La respiration yogique

Dans l’acte respiratoire, l’occidental attribue la primauté à l’inspiration. Le yoga, au contraire, affirme que toute bonne respiration commence non seulement par une expiration complète mais qu’il est aussi fondamental de respirer uniquement par le nez.
On réalise donc en premier une expiration lente et paisible en relaxant les muscles inspirateurs. La poitrine s’affaisse de son propre poids, ce qui chasse l’air. Cette expiration doit être silencieuse, comme tout l’acte respiratoire (vous ne devez pas vous entendre respirer) et de ce fait sera lente.

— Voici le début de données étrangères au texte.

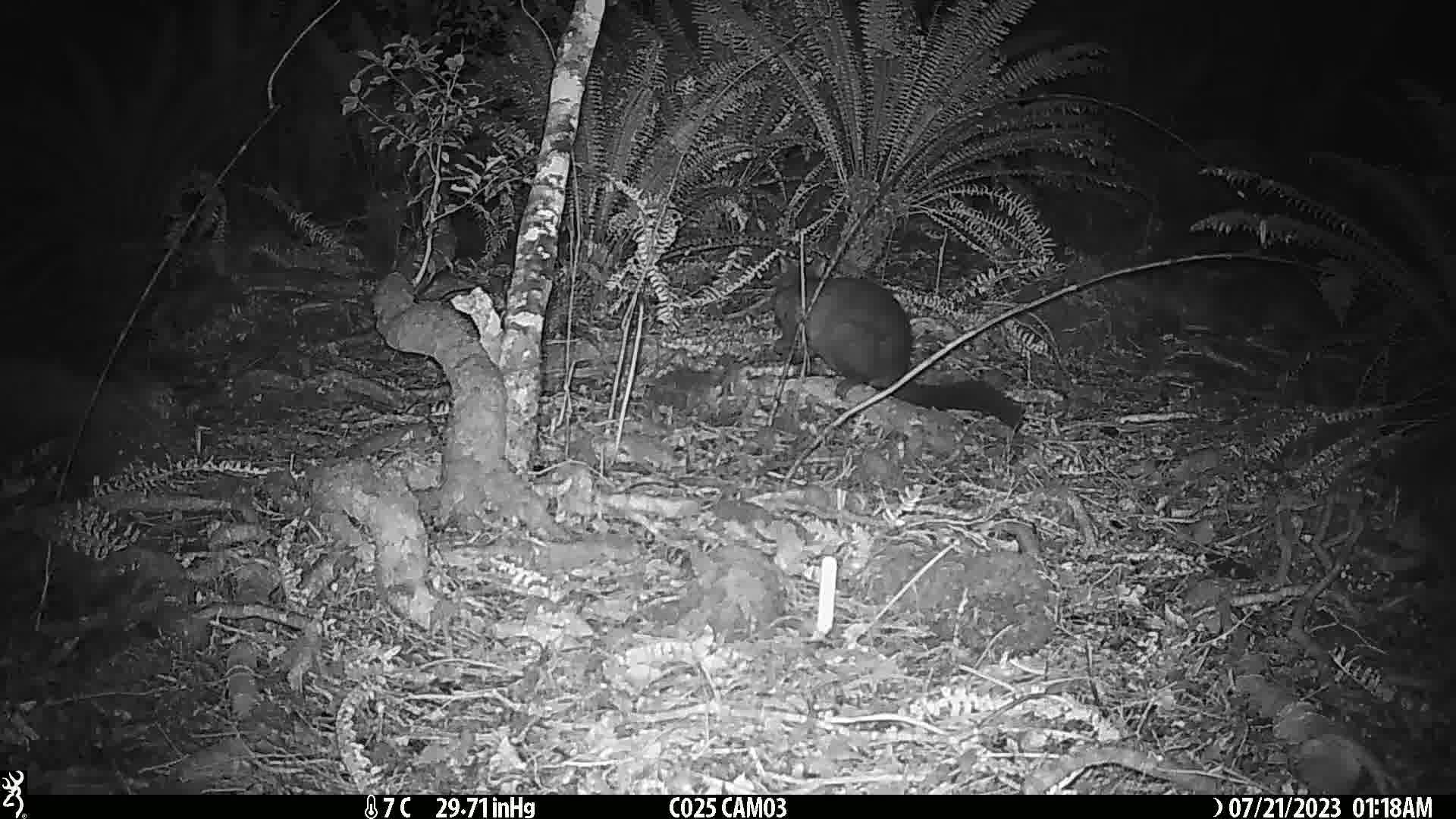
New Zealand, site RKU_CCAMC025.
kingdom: Animalia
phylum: Chordata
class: Mammalia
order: Diprotodontia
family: Phalangeridae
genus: Trichosurus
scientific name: Trichosurus vulpecula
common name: common brushtail possum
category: possum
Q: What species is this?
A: Possum (common brushtail possum) (Trichosurus vulpecula).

A la fin de l’expiration, les muscles abdominaux peuvent aider à vider les poumons aussi complètement que possible, par une contraction qui chasse les derniers restes d’air vicié. Plus on expire à fond, plus grande sera la quantité d’air frais qui pourra entrer, plus pur sera l’air en contact avec la surface alvéolaire.

Les trois types de respiration :
Les yogis distinguent trois types de respirations :
- La respiration abdominale ou diaphragmatique :
Le diaphragme s’abaisse au moment de l’inspiration, l’abdomen se gonfle. C’est de cette façon que respirent la majorité des hommes. C’est la façon la moins mauvaise de respirer. La base des poumons se remplit d’air, l’abaissement du diaphragme provoque un massage doux et constant de tout le contenu abdominal et favorise le bon fonctionnement des viscères.
- La respiration costale :
S’effectue en écartant les côtes, en dilatant la cage thoracique comme un soufflet. Cette respiration emplit les poumons dans leur partir moyenne. Elle fait pénétrer moins d’air que la respiration abdominale, tout en demandant plus d’effort ! C’est la respiration « athlétique ». Combinée à la respiration abdominale, elle entraîne une ventilation satisfaisante des poumons.
- La respiration claviculaire :
L’air pénètre dans les poumons en soulevant les clavicules. La partie supérieure des poumons seule reçoit alors un apport d’air frais. C’est la moins bonne façon de respirer.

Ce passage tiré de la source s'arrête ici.